Frontend Consumer (client.ts):

import { createClient } from "tomoejs"
import type { AppRouter } from "./server"

const client = createClient<AppRouter>("http://localhost:3000")

// Inputs (body, params, headers, query) are validated at compile-time!
const { data, error, status } = await client("/posts").post({
  body: { title: "Next-Gen Web Frameworks", content: "..." }
})

10. OpenAPI Specs & Swagger UI

TomoeJS automatically parses Zod/Valibot/TypeBox schema dependencies registered in route relics to generate full OpenAPI v3 specs and serve Swagger UI.

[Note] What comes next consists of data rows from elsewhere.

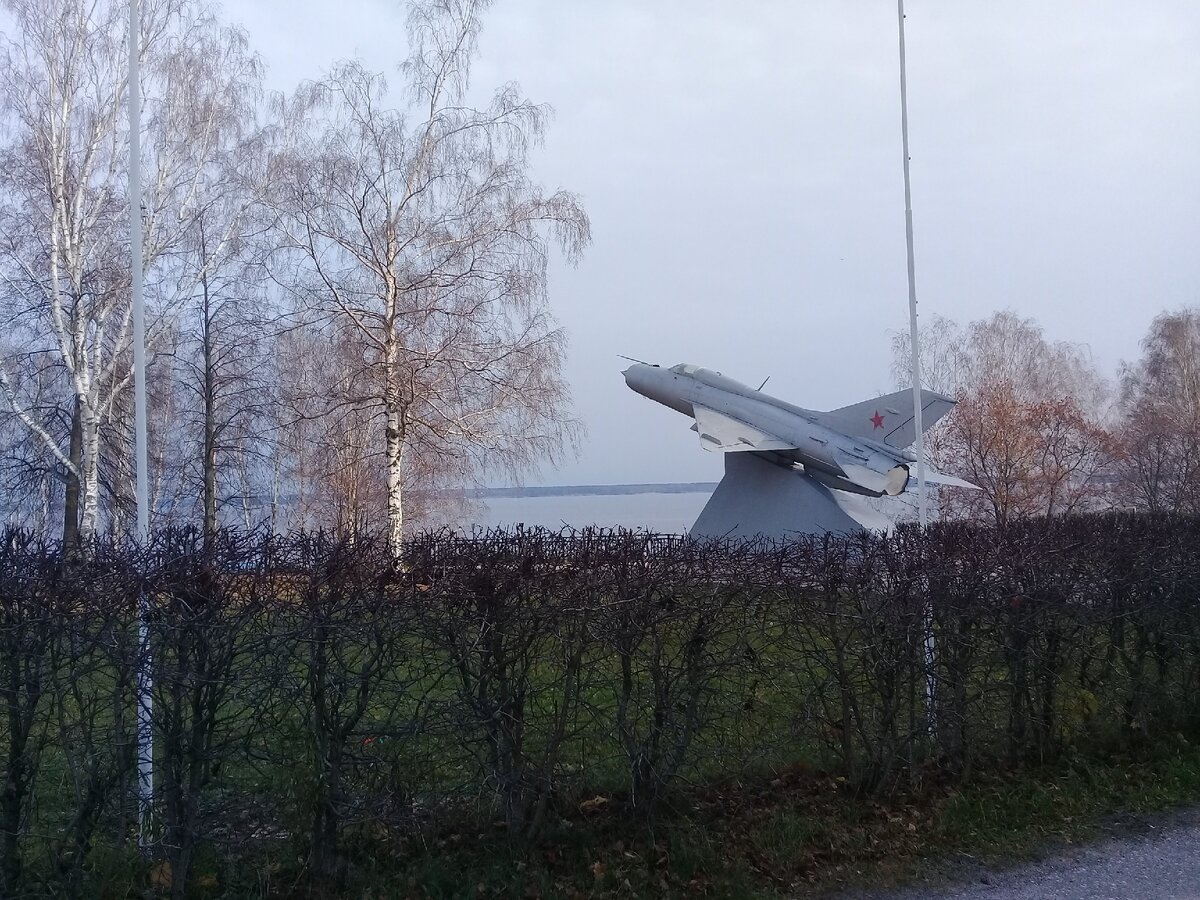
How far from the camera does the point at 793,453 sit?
1820 centimetres

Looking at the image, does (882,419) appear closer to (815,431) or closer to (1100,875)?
(815,431)

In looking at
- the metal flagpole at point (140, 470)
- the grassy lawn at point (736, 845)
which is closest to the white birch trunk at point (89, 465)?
the metal flagpole at point (140, 470)

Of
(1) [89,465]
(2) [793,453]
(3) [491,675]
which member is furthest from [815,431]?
(3) [491,675]

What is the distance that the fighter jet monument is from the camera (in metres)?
17.5

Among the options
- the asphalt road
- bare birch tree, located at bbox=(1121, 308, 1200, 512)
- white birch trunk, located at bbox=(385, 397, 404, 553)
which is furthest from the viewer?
bare birch tree, located at bbox=(1121, 308, 1200, 512)

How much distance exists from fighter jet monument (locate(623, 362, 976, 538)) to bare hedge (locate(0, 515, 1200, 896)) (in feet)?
Answer: 36.5

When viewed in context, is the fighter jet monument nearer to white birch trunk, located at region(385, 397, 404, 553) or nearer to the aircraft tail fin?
the aircraft tail fin

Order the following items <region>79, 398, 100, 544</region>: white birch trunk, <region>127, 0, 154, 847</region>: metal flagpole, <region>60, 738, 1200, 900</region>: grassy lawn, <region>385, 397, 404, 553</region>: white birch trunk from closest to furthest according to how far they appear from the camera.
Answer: <region>127, 0, 154, 847</region>: metal flagpole, <region>60, 738, 1200, 900</region>: grassy lawn, <region>79, 398, 100, 544</region>: white birch trunk, <region>385, 397, 404, 553</region>: white birch trunk

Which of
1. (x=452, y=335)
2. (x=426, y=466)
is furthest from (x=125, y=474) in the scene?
(x=452, y=335)

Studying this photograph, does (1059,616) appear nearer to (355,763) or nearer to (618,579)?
(618,579)

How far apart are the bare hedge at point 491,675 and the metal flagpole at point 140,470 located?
0.05 m

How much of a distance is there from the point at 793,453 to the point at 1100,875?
1324 cm

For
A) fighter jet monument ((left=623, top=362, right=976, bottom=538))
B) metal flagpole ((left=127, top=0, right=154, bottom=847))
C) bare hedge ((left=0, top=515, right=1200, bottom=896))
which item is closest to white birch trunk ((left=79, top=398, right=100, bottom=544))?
fighter jet monument ((left=623, top=362, right=976, bottom=538))

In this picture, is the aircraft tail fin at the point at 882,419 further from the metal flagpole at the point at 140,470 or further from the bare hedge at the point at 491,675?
the metal flagpole at the point at 140,470
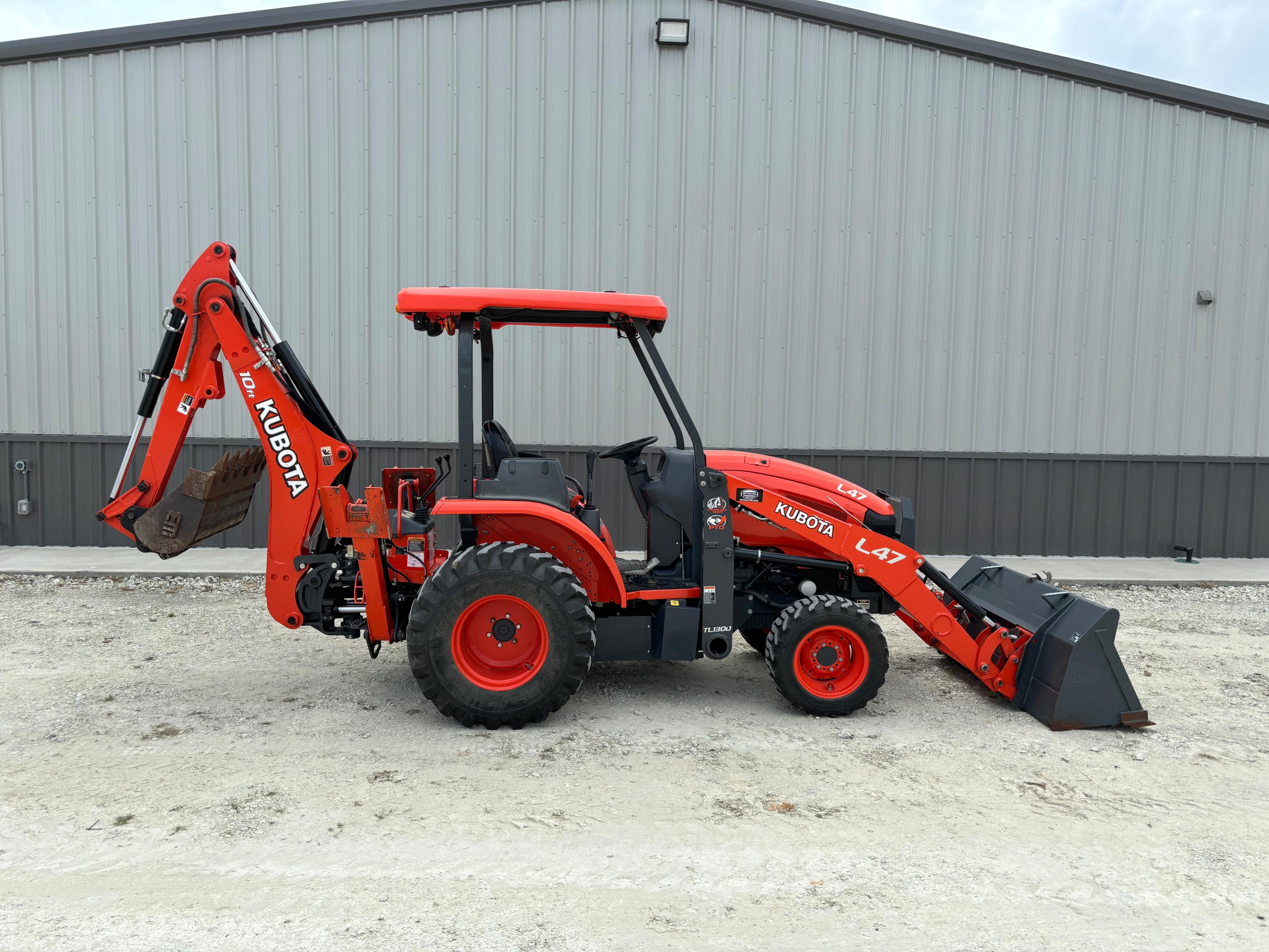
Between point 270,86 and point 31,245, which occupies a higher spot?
point 270,86

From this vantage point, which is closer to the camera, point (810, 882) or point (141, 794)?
point (810, 882)

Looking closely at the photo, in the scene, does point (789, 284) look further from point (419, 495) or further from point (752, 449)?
point (419, 495)

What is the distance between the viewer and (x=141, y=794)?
11.2ft

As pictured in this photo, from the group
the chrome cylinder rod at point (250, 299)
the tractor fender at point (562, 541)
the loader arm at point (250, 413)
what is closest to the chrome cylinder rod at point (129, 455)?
the loader arm at point (250, 413)

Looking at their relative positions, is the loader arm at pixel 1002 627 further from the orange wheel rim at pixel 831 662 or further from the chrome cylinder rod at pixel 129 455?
the chrome cylinder rod at pixel 129 455

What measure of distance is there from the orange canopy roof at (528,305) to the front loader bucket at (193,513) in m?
1.38

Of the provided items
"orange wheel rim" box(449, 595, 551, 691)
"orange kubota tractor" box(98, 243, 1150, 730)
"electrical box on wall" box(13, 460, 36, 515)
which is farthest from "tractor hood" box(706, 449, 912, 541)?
"electrical box on wall" box(13, 460, 36, 515)

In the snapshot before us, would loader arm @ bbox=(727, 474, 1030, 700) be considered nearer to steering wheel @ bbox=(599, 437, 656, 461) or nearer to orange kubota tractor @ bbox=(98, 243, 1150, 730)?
orange kubota tractor @ bbox=(98, 243, 1150, 730)

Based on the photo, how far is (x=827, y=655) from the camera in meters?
4.42

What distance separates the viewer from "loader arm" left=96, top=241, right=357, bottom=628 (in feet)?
14.6

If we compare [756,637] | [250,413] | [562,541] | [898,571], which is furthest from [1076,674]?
[250,413]

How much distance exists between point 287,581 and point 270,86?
697 centimetres

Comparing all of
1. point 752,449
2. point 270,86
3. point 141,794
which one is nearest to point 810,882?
point 141,794

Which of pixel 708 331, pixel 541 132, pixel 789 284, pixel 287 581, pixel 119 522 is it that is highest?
pixel 541 132
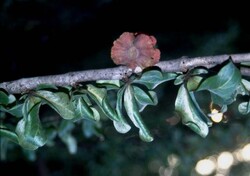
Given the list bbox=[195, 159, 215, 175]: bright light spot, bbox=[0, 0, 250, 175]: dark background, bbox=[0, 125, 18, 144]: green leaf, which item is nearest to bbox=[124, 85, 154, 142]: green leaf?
bbox=[0, 125, 18, 144]: green leaf

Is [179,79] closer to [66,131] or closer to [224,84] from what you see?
[224,84]

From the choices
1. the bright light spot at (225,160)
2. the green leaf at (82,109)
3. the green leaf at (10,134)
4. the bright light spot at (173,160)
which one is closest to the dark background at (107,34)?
the bright light spot at (173,160)

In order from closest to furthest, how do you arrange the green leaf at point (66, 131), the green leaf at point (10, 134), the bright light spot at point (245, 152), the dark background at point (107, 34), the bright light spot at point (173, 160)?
the green leaf at point (10, 134) < the green leaf at point (66, 131) < the dark background at point (107, 34) < the bright light spot at point (173, 160) < the bright light spot at point (245, 152)

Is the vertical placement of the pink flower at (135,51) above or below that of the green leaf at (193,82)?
above

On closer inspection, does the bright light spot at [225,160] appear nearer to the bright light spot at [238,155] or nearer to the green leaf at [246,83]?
the bright light spot at [238,155]

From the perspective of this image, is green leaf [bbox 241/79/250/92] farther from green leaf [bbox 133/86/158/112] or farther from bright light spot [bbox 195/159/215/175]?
bright light spot [bbox 195/159/215/175]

import { swagger } from "tomoejs"

const app = new Tomoe()

// Setup docs endpoint
swagger(app, {
  title: "TomoeJS Core Services",
  version: "1.0.0",
  path: "/docs",          // Swagger UI endpoint
  specPath: "/openapi.json" // OpenAPI Spec endpoint
})

11. Graph Compilation & Inspection

Compile the route radix tree, validate relic dependency chains, and cache middleware onion pipelines at startup to eliminate runtime cold starts.

const app = new Tomoe()

// Compiles the routing tree. Called automatically on first request.
app.compile()

// Audit the registered routing structure
const { routes, stats } = app.graph()
console.log(`Audit complete: registered ${routes.length} active endpoints.`)

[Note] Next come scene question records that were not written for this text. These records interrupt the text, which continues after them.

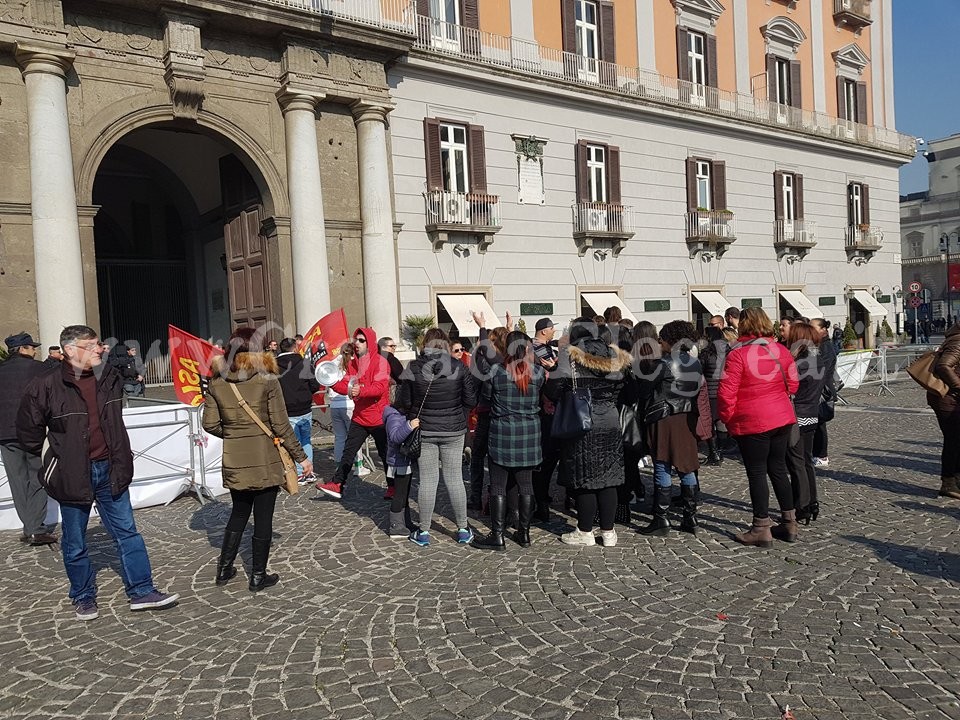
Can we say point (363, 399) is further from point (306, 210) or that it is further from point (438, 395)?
point (306, 210)

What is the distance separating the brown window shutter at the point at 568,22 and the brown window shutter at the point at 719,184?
242 inches

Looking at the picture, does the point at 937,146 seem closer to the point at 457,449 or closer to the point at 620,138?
the point at 620,138

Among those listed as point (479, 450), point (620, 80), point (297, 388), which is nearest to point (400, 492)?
point (479, 450)

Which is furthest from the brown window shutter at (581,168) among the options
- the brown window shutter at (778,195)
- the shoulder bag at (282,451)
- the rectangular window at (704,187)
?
the shoulder bag at (282,451)

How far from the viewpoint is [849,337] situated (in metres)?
24.3

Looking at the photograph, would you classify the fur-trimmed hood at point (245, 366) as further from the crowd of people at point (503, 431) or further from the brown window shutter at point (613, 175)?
the brown window shutter at point (613, 175)

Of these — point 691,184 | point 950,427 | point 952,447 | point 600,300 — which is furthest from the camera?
point 691,184

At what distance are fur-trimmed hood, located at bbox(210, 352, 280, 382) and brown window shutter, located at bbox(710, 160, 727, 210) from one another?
19.6 m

12. Runtimes & Deployment Matrix

TomoeJS interacts with standard request/response models directly, making it universally compatible across JS runtimes.

Bun (Recommended for maximum speed)

export default app

Launch with bun index.ts.

Cloudflare Workers

export default {
  fetch: app.fetch
}

Deno

Deno.serve((req) => app.fetch(req))

Node.js

import { createServer } from "tomoejs"
const server = createServer(app)
server.listen(3000)

13. Error Handling (Functional & Thrown)

TomoeJS utilizes functional result mapping to minimize V8 call-stack serialization overhead, but fully supports standard throw-catch exceptions.

Standard Pre-built Errors

Includes BadRequest, Unauthorized, Forbidden, NotFound, MethodNotAllowed, Conflict, TooManyRequests, ServerError, and more.

Custom Errors

import { HttpError, httpError } from "tomoejs"

// Simple helper
const TeapotError = httpError(418, "I'm a teapot")

// Rich Custom Error Details
const paymentErr = new HttpError(402, "Payment Failed", { reason: "INSUFFICIENT_FUNDS" })

Scoped & Global Error Interceptors

// Local scope override
app.scope("/api", authRelic, (scoped) => {
  scoped.onError(401, (ctx) => {
    return ctx.json({ error: "Access Denied: Please authenticate" }, { status: 401 })
  })
})

// Global application fallback
app.onError((error, ctx) => {
  console.error("Critical Exception:", error)
  return ctx?.json({ error: "Internal Server Error" }, { status: 500 })
    ?? new Response("Internal Server Error", { status: 500 })
})

📄 License

Distributed under the MIT License. Built with 🌸 and perfect balance.